The care and detail given to these and the rest of Hanna's characters is incredible and only boosted by the stylized but memorable performances of a talented cast. From the poised, obsessive Marissa, who brushes her perfect teeth until they bleed, to Hanna's new friend Sophie, the hilarious, snarky British girl traveling around Africa and Europe with her wonderfully dysfunctional family, every character is beautifully crafted and expertly acted.

All of this is presented to the audience with a truly distinctive visual style. The shaky camera and bizarre editing sometimes make for a jarring and almost dizzying watch, but the movie is nonetheless rather lovely and aided by a strong, varied soundtrack and a host of atmospheric color schemes.

_DATA FOR REVIEW_
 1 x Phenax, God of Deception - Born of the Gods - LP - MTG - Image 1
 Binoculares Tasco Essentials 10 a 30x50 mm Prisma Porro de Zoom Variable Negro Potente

* * *

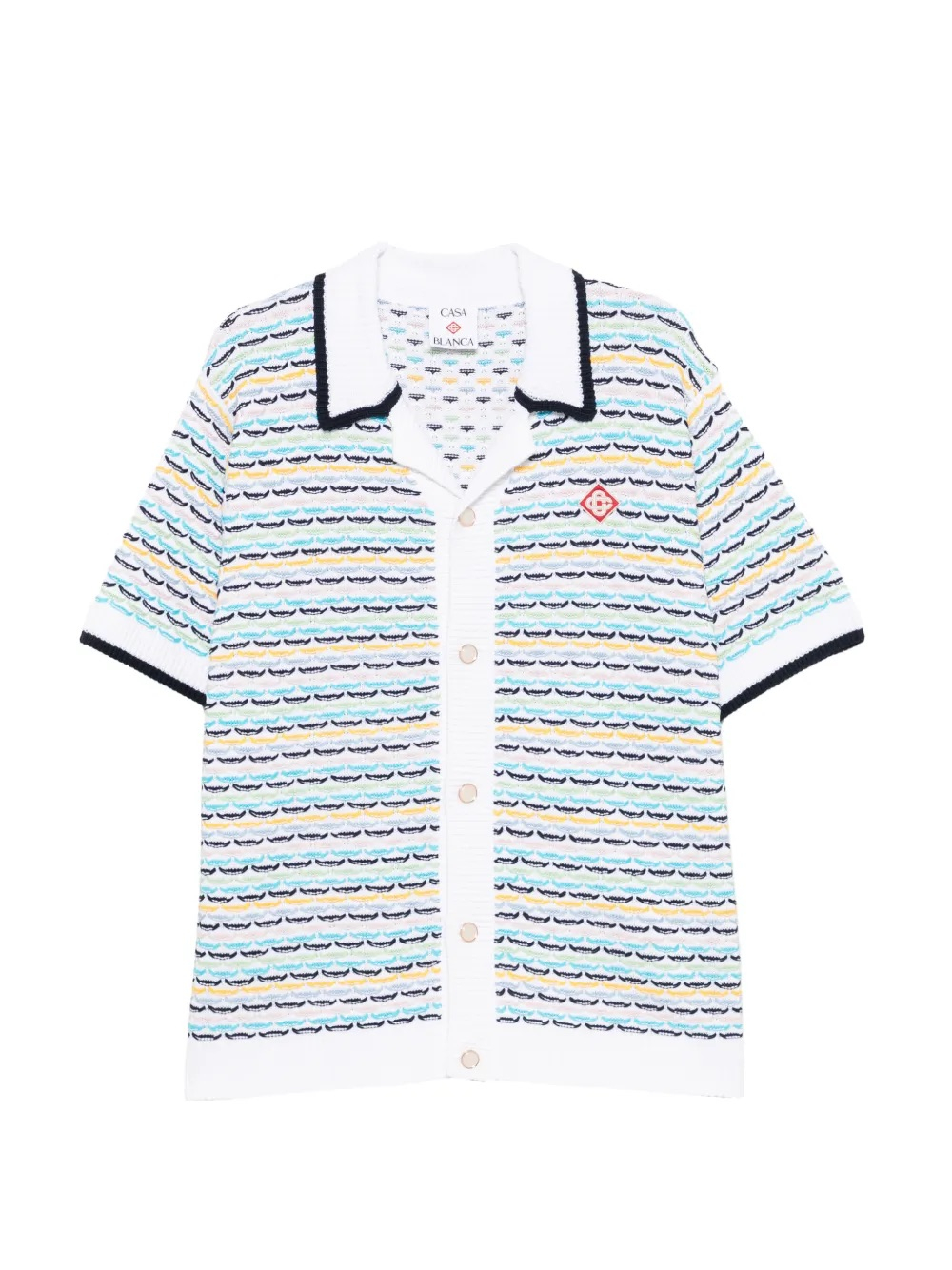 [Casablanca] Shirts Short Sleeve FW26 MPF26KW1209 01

_ACTIVITY LIST_
A) List every character mentioned by name in the review of Hanna.
B) Answer these questions about the review of Hanna, one answer per line with matching labels:
(i) What does Marissa brush until they bleed?
(ii) What nationality is Sophie?
(iii) Which two things sometimes make the movie a jarring watch?
C) Continue the review of Hanna, starting after its last sentence.

_ANSWERS TO THE TASKS_
A) Hanna, Marissa, Sophie

B)
(i) Her perfect teeth.
(ii) British.
(iii) The shaky camera and the bizarre editing.

C)
Judged on each quality individually, the movie sounds exceptional, and that's the problem. In theory, this movie should have been an easy win. Instead, Hanna is so focused on fine-tuning its detail – the characters, symbolism and edgy flair – that it forgoes connecting said details into a logical, exciting plot. The movie absolutely drags in sections; in the end viewers are rewarded with a few vague answers of "how," but not one moment is spent discussing "why." The motivations of principal characters remain frustratingly obscured throughout to the point that the plot becomes neither mysterious nor suspenseful, but simply unfulfilling.

Hanna's pieces are good – some, even, are extraordinary – but the sum of its parts cannot outweigh a whole that is bogged down by its own refusal to explain a single element of itself. In short, Hanna could have been more, and that is the most unsatisfactory aspect of it all.